**Records to process:**
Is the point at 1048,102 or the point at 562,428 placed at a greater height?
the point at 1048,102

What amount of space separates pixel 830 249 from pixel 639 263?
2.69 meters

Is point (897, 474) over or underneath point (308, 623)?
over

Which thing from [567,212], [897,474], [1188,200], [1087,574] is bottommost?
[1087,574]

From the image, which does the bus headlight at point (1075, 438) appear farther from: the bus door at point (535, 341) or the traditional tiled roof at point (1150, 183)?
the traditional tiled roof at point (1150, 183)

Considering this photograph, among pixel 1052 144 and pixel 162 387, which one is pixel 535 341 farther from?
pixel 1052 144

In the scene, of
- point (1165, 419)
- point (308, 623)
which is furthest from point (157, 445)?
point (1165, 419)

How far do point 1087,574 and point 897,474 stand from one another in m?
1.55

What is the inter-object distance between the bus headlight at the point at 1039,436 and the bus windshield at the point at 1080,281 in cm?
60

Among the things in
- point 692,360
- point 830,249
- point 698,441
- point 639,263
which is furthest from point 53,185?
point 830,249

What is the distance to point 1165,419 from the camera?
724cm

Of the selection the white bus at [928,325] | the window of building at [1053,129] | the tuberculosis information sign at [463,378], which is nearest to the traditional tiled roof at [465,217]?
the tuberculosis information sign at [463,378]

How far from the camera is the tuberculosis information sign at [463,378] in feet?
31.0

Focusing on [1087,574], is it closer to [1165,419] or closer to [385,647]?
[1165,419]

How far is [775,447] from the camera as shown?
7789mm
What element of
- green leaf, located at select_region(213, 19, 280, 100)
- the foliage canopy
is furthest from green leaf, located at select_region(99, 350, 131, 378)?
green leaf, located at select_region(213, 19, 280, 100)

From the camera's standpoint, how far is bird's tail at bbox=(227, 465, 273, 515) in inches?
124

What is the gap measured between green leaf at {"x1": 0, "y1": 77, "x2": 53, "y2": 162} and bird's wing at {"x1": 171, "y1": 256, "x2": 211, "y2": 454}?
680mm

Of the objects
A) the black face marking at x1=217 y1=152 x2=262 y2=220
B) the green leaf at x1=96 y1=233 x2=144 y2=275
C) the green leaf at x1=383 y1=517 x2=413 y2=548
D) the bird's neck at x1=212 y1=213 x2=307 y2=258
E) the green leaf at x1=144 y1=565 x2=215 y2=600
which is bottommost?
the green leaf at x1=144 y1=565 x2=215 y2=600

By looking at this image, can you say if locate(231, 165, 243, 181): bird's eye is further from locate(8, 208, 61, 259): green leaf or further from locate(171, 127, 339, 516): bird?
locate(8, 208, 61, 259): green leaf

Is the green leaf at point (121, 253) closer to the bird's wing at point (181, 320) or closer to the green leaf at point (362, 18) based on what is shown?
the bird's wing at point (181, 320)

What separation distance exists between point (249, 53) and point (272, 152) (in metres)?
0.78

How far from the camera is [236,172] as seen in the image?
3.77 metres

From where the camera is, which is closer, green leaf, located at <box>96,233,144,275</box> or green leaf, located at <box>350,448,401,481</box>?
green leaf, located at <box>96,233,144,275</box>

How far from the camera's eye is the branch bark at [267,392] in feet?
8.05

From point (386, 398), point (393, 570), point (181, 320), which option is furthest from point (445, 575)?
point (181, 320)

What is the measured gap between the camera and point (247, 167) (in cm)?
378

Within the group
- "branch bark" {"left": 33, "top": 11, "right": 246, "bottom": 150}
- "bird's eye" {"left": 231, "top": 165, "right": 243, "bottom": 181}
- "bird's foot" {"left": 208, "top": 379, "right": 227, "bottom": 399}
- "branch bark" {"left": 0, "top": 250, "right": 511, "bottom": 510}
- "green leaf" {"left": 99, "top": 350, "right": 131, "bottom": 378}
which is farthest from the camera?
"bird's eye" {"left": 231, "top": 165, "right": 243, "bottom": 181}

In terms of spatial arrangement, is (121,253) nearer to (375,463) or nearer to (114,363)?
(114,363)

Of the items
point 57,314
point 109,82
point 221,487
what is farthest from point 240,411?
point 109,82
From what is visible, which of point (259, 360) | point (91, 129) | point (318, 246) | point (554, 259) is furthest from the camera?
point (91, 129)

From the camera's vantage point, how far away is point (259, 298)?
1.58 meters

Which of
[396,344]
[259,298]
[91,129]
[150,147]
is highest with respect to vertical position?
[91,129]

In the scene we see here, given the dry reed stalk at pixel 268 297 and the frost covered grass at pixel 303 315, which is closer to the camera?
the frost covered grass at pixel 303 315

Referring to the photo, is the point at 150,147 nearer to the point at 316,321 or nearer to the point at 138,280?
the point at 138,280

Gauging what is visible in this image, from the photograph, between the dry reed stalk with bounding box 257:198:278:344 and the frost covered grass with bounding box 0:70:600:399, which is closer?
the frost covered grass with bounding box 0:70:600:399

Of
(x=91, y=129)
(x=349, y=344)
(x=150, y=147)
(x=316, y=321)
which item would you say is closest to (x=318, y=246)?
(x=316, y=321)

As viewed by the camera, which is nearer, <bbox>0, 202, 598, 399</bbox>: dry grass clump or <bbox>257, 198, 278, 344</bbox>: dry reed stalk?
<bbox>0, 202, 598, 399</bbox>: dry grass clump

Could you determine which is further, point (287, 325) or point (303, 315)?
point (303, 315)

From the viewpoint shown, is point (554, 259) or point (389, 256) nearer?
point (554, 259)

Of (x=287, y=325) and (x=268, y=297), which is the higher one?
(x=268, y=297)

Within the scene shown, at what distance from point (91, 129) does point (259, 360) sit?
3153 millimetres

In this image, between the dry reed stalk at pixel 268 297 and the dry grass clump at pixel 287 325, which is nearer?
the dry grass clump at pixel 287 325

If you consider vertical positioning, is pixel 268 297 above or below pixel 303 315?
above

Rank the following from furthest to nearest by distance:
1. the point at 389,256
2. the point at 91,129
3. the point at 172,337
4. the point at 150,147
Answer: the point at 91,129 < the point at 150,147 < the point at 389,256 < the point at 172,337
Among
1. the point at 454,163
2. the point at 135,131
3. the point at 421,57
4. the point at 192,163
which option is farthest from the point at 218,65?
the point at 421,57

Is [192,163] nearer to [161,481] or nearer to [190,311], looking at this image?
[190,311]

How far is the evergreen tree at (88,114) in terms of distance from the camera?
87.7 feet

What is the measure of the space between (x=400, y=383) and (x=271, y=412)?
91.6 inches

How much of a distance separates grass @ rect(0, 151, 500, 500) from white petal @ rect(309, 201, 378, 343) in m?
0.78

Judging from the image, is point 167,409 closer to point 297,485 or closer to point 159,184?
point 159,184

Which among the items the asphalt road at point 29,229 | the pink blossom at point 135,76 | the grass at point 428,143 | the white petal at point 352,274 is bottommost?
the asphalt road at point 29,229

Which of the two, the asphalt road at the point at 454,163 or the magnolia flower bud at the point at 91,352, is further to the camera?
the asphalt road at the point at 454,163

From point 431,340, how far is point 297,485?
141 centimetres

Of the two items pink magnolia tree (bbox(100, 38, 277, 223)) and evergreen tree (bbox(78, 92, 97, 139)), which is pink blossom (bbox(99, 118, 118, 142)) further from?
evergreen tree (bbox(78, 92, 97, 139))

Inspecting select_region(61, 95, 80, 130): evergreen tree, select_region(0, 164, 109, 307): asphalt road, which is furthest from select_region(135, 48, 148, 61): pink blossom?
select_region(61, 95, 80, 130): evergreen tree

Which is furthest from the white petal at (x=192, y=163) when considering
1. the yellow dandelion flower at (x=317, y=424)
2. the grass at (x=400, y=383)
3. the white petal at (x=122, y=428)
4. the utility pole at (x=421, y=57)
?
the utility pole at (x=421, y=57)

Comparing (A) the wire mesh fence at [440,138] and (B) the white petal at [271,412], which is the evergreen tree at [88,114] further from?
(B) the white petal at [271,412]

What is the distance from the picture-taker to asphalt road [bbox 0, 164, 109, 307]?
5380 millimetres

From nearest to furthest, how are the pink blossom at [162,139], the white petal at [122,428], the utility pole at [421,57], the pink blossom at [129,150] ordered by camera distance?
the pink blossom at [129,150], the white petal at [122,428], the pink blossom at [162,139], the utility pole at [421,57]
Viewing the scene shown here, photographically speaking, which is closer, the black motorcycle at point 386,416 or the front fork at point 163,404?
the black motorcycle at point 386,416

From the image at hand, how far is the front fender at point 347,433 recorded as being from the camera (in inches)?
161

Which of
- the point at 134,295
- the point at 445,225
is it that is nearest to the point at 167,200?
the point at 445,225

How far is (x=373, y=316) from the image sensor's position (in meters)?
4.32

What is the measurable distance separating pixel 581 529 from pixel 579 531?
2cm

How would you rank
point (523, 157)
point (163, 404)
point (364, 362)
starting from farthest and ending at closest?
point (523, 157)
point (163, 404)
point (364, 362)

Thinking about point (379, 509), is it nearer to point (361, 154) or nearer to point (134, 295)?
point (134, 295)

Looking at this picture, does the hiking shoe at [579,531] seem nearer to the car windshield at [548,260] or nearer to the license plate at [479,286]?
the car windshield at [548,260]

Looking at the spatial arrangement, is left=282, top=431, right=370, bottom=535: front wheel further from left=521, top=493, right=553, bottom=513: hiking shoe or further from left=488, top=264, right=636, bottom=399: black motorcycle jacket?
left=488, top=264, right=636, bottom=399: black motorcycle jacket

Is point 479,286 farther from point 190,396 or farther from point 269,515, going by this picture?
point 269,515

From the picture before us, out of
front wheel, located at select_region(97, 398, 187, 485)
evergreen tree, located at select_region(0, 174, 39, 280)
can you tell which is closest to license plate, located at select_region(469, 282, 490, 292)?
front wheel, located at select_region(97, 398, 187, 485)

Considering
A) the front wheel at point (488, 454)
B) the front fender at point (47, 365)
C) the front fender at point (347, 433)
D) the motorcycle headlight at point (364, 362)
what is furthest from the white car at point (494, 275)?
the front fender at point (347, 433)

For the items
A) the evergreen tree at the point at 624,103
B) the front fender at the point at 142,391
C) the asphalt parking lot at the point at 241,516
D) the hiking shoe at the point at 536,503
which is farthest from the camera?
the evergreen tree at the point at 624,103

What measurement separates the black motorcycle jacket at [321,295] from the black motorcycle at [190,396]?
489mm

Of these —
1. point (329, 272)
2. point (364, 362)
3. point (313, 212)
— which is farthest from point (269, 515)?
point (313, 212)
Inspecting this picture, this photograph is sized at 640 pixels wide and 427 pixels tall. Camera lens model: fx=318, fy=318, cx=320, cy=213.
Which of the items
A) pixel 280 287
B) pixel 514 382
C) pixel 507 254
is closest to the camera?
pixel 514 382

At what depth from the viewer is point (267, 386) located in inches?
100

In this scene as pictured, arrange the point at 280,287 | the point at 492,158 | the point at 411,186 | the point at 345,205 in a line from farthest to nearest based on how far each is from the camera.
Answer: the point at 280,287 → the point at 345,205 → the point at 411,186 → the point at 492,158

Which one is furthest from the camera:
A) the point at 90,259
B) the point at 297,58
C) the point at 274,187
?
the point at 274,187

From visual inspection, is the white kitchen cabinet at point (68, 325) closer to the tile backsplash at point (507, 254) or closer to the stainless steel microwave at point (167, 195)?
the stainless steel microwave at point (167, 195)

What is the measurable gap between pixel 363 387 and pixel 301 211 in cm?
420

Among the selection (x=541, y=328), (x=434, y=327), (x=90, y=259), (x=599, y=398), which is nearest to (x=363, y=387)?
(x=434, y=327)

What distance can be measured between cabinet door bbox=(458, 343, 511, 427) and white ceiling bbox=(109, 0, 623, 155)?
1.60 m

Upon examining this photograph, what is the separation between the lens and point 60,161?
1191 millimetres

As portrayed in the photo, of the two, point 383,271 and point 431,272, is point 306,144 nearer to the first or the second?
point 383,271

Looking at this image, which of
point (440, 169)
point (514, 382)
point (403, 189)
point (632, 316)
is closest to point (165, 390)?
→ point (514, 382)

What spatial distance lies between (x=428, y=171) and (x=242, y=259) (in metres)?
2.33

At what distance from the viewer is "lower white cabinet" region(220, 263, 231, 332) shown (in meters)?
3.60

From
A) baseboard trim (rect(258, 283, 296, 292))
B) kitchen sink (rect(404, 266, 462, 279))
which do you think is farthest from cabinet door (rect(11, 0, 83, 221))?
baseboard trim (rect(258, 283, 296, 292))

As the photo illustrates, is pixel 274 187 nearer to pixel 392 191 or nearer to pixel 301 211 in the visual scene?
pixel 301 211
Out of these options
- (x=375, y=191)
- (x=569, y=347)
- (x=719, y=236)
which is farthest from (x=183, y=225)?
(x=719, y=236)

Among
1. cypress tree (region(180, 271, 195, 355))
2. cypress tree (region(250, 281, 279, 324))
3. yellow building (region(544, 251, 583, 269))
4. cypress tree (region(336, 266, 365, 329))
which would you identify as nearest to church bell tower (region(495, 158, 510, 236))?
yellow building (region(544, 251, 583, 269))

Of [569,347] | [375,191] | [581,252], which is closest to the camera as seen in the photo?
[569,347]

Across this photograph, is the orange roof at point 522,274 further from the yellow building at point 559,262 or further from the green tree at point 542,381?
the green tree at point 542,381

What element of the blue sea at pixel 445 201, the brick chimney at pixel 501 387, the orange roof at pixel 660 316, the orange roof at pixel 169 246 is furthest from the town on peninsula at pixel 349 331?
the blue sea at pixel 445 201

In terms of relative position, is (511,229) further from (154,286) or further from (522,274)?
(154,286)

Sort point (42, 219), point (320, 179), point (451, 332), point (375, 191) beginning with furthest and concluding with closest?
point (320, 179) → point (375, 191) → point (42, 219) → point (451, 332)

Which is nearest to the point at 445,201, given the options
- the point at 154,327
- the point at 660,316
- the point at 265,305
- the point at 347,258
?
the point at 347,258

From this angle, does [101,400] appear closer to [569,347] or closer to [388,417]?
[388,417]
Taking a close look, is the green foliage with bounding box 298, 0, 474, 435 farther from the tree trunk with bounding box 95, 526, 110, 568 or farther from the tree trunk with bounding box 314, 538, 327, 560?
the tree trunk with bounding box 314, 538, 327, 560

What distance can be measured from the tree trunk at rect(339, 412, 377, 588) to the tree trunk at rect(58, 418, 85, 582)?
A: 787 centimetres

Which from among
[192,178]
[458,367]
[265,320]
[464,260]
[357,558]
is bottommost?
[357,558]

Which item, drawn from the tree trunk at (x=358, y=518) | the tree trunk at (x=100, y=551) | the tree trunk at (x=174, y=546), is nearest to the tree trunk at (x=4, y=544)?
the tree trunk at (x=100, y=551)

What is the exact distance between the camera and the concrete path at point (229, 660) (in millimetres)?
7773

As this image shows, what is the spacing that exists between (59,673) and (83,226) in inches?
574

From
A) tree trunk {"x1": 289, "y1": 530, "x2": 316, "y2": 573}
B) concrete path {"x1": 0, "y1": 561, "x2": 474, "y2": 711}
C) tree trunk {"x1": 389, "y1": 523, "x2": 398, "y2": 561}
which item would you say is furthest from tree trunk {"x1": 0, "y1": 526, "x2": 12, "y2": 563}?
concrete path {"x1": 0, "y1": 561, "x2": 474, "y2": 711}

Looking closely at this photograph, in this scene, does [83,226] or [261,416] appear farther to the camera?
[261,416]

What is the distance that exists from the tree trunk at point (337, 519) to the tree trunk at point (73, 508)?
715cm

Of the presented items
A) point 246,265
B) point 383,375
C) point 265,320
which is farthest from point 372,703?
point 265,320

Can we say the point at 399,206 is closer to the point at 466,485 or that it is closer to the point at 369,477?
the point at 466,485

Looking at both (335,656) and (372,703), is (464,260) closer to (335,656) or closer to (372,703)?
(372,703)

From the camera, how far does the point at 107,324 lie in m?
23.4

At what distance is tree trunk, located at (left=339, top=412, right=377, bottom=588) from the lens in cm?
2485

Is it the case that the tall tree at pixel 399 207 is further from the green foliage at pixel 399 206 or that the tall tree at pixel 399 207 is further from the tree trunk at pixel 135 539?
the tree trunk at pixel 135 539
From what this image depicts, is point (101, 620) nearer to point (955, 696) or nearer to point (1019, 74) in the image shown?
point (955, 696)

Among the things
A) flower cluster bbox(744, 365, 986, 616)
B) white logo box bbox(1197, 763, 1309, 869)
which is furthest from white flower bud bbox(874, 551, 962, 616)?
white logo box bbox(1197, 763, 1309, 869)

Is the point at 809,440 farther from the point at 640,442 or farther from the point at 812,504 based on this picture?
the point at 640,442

**Requirements:**
Return each line of the records above that contains the word "exists", matching case.

**Written reply:**
What separation distance exists between point (249, 53) and point (272, 152) (in metres)?
As this image shows, what is the spacing that exists between (59,673) and (83,226) in inches?
What is the distance that exists from the tree trunk at point (337, 519) to the tree trunk at point (73, 508)?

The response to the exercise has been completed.